Tuesday, April 20, 2004

i really will sing in your band.

houston.

they broke up. agh. another one! in true indie rock style, houston split up. fuck.

this makes me think. normally, i listen to music while i blog. ...and while i do anything in my room. or anywhere. but this is important. i'm turning it off.

it starts with shiner. see the life and times in my links. allen i love you. anyway. shiner's last show in KC was indescribable. they were and are my all-time favorite band and it's an understatement (this whole post is an understatement) to say i have nothing but good memories of shiner and the rock they've given me. at their last show, i had only this crappy kodak disposable camera and most of the pictures i took were utter shit, the flash highlighted the smokey air and not the band. the viewfinder was off. many of the pictures were me putting my hand up in the air and clicking the button. but i didn't care, because it was more important it to me to be surrounded by shiner fans rocking out and loving every second of the most incredible show of our lives and remembering that feeling than it was to be lugging around my nice camera and having to focus and worry about where my lens cap was. and the picture that mattered most- the one of me and allen- turned out beautifully. so who gives a shit?

my ears screamed for the next two days. the feeling i had during that show was beyond euphoric. it was so loud that the pumping from the amps beat my heart for me.

houston played for shiner at that show.

i had seen houston a handful of times before but never paid any attention to them because i only cared about shiner. that and i was watching out for allen around the bar hoping he'd walk past me. so the first time i saw houston, and was there strictly for houston, i loved it. and them. they were the second rock show i ever saw in chicago and they kicked the hardest ass. everyone agreed it was a great show. i was drunk as hell. $2 pbr at the double door. yow. but it was so much fun! i think i played air drums. wait. yeah, i did. i sang really loud, that i do know. everyone fucking did. goddamn that show was great.

[Material]:
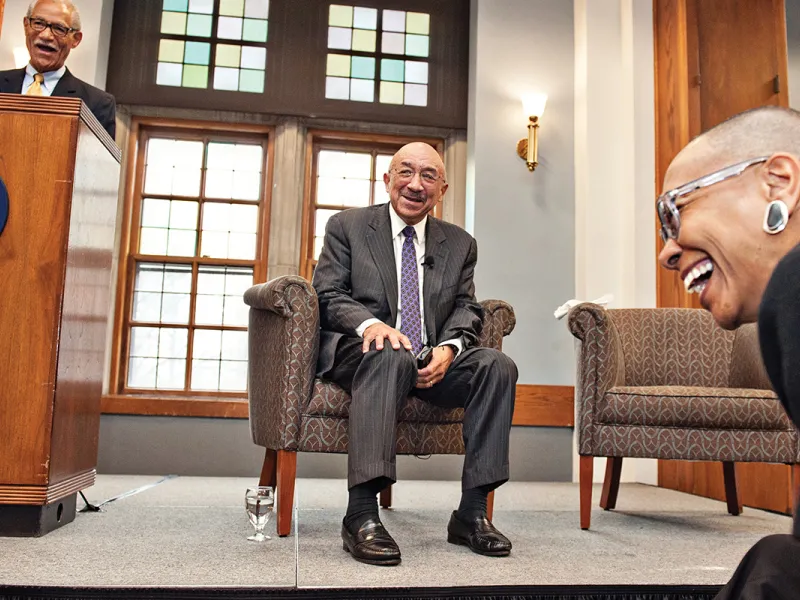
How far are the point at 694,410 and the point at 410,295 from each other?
1.00m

[Objectives]:
**a)** Transcribe the part of the blog post starting at "i had seen houston" and ending at "show was great.".
**b)** According to the blog post, which band is the writer's all-time favorite?
The lines have nothing to do with the blog post.

[Expected answers]:
**a)**
i had seen houston a handful of times before but never paid any attention to them because i only cared about shiner. that and i was watching out for allen around the bar hoping he'd walk past me. so the first time i saw houston, and was there strictly for houston, i loved it. and them. they were the second rock show i ever saw in chicago and they kicked the hardest ass. everyone agreed it was a great show. i was drunk as hell. $2 pbr at the double door. yow. but it was so much fun! i think i played air drums. wait. yeah, i did. i sang really loud, that i do know. everyone fucking did. goddamn that show was great.

**b)** Shiner